- [Tasks to carry out]
A. In the passage on speech objectives, how long does the real estate seller now take after the question and answer period to review the benefits and ask for an order?
B. List every word the passage on speech objectives suggests for an informative speech.

- [Passage shown]

-- Opening Marker --

Choose active words. If it is an informative speech, here are some words you might use. "When I finish speaking I want my audience to compare," "to discuss," "to explain," "to identify," "to recall," "to restate," "to list," "to analyze." Examples might be, "After I finish speaking I want my audience to be able to compare benefits under three different family health care plans." Or, "When I finish my presentation I want my audience to be able to identify three indications of drug abuse in their children."
If you are selling or persuading, some of the following words will help you zero in on a response. "I want my audience to accept," "agree," "contribute," "cooperate," "help," "join," "offer," "support," "buy," "volunteer," "vote." Examples might be, "After listening to my presentation, my audience will sign up to contribute employee payroll deductions for United Way." Or, "After I finish speaking I want my audience to buy my complete cosmetic kits."
I worked with a woman who was very successful on a one-to-one basis selling limited partnerships in real estate. But I listened to her speaking to 150 people, and she never really made it clear she was asking them to sign contracts that evening. Her objective was buried somewhere between the first rate slide show on the real estate properties and the question and answer period. As a member of the audience, I wasn't quite sure what my next step would be.
Reworking her presentation for future sales meetings, I asked her to state her objective. What did she want her audience to do? "Sign a sales contract," she said. So now after the question and answer period, she takes a minute and a half to review the benefits and to ask clearly for an order. She tells the audience where and when and how they can sign a contract with her.
First, think on paper. Write out a single statement that describes what you want the audience to do, exactly, at the end of the speech.
Second, use active verbs that trigger the motivation to do something when you finish speaking. Write out your concluding statement and try it out on others to see how powerful it sounds.

-- Closing Marker --

- [Records provided]
-- Opening Marker --

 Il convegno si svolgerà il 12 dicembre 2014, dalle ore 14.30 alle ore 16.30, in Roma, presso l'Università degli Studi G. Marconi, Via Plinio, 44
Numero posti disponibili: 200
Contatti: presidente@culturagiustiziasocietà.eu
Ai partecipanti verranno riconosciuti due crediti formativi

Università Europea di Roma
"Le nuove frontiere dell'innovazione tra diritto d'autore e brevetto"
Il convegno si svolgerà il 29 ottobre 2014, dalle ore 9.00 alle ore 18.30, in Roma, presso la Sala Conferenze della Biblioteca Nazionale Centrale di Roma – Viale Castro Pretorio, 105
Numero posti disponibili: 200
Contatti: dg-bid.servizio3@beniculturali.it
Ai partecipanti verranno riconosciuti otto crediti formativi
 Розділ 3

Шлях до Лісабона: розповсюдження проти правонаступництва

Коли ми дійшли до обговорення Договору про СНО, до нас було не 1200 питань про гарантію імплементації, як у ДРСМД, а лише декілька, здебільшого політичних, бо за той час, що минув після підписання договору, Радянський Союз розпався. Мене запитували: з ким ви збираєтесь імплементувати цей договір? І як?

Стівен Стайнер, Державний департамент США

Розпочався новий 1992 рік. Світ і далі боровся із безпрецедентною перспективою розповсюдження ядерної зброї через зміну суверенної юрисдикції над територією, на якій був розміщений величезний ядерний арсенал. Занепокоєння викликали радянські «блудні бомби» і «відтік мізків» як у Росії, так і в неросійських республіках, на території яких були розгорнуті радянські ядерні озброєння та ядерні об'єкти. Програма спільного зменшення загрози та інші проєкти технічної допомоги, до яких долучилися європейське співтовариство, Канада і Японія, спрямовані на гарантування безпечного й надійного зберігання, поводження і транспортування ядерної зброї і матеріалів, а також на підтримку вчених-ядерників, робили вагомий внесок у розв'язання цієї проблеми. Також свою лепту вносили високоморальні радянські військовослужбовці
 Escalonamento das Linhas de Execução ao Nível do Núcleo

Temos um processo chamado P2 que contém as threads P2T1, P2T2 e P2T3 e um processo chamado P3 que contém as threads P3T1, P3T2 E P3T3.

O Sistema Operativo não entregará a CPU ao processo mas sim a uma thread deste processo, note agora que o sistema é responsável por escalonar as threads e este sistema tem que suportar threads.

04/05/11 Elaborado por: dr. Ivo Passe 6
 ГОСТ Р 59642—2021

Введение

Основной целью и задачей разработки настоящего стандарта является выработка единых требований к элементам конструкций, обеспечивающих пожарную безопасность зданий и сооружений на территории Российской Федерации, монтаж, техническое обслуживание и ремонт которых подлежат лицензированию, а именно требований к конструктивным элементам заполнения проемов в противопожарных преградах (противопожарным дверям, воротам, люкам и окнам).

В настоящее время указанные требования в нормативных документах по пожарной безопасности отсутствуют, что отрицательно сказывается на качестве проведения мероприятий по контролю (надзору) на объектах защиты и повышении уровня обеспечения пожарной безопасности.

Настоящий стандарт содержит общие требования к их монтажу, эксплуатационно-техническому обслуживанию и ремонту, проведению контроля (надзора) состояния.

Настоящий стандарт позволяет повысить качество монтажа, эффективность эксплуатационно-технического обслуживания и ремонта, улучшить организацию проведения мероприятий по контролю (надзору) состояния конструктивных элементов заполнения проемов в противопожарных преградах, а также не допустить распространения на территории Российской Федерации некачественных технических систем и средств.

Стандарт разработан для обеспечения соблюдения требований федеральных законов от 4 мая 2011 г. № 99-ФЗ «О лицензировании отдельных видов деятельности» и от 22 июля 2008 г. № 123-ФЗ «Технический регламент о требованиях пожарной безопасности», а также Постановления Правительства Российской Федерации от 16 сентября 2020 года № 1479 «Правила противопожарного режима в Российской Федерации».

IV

-- Closing Marker --
-- Opening Marker --

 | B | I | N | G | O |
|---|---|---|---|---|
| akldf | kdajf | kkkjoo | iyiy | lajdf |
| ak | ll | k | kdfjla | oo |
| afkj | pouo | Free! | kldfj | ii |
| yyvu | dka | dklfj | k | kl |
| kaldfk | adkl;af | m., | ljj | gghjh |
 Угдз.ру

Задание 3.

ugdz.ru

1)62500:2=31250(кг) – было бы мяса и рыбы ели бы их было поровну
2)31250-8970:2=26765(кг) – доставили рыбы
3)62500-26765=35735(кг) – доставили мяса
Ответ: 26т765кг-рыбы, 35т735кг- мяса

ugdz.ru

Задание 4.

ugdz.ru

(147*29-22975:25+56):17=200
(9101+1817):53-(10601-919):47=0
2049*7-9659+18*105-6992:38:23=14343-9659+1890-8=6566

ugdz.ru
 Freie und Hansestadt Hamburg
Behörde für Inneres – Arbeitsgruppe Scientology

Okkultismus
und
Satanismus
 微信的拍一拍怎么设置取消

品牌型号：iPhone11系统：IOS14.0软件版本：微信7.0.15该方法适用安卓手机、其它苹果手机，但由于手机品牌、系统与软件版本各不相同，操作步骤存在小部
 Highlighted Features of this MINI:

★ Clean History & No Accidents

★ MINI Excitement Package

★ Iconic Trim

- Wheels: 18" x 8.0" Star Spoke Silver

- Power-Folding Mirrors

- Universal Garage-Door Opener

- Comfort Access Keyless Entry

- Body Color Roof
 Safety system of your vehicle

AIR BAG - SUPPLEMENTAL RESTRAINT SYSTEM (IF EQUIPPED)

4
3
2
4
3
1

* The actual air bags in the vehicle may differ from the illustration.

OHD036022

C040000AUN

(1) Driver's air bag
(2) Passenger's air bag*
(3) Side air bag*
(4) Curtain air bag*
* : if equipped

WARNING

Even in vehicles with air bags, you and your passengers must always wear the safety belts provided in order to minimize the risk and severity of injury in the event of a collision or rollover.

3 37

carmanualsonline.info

-- Closing Marker --
-- Opening Marker --

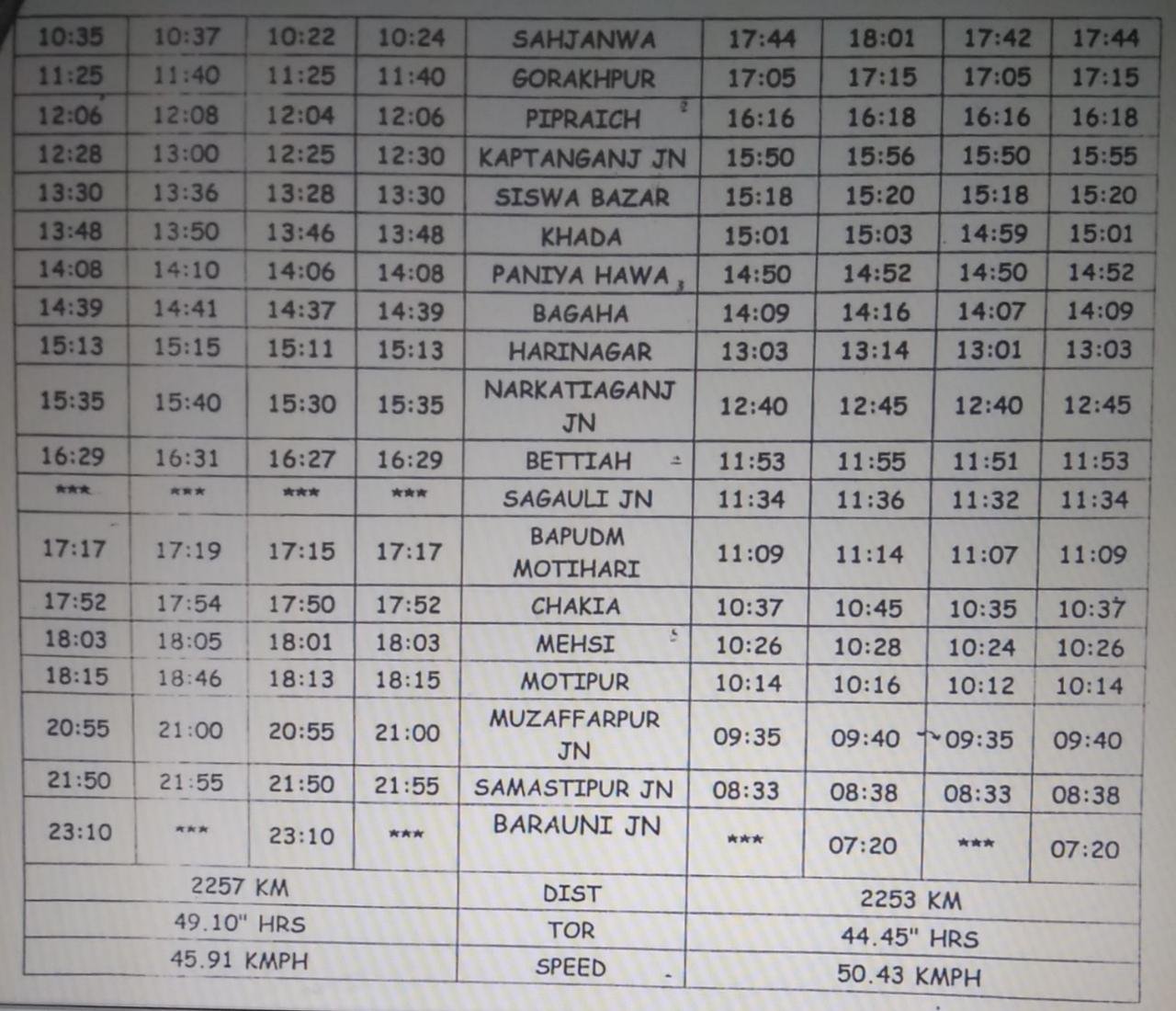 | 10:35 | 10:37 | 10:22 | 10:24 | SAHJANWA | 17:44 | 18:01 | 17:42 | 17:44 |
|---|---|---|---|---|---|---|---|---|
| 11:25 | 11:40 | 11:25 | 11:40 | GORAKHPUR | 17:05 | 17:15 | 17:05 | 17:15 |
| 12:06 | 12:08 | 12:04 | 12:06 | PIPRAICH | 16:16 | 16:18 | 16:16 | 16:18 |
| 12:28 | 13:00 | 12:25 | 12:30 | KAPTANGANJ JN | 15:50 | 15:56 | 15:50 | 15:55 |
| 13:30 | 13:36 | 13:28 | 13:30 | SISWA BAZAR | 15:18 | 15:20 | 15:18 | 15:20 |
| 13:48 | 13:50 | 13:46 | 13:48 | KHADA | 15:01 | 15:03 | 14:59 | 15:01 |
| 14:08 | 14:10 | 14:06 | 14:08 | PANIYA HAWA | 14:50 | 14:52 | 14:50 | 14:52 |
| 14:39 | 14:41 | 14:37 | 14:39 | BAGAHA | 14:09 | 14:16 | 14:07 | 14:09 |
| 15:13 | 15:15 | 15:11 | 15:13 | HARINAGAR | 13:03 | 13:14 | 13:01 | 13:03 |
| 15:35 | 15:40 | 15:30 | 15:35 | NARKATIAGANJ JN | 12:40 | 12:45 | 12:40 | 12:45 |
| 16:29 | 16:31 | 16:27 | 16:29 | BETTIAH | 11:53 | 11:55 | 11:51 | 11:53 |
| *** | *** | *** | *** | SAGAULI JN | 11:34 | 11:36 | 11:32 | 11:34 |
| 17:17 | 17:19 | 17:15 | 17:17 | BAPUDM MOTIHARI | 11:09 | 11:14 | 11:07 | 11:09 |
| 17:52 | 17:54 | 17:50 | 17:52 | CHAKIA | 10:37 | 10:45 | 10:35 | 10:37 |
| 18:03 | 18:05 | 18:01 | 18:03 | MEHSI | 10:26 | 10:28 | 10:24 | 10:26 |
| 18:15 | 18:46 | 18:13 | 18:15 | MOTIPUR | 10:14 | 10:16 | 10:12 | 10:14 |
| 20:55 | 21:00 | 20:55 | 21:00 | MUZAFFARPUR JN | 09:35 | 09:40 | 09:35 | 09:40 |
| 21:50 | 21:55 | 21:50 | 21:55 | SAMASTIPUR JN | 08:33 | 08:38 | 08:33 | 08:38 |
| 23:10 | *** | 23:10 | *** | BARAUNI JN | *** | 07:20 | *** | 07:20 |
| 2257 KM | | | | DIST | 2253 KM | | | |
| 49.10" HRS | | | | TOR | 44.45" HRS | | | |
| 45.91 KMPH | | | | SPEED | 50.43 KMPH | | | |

-- Closing Marker --

- [Task answers]
A. A minute and a half.

B. compare, discuss, explain, identify, recall, restate, list, analyze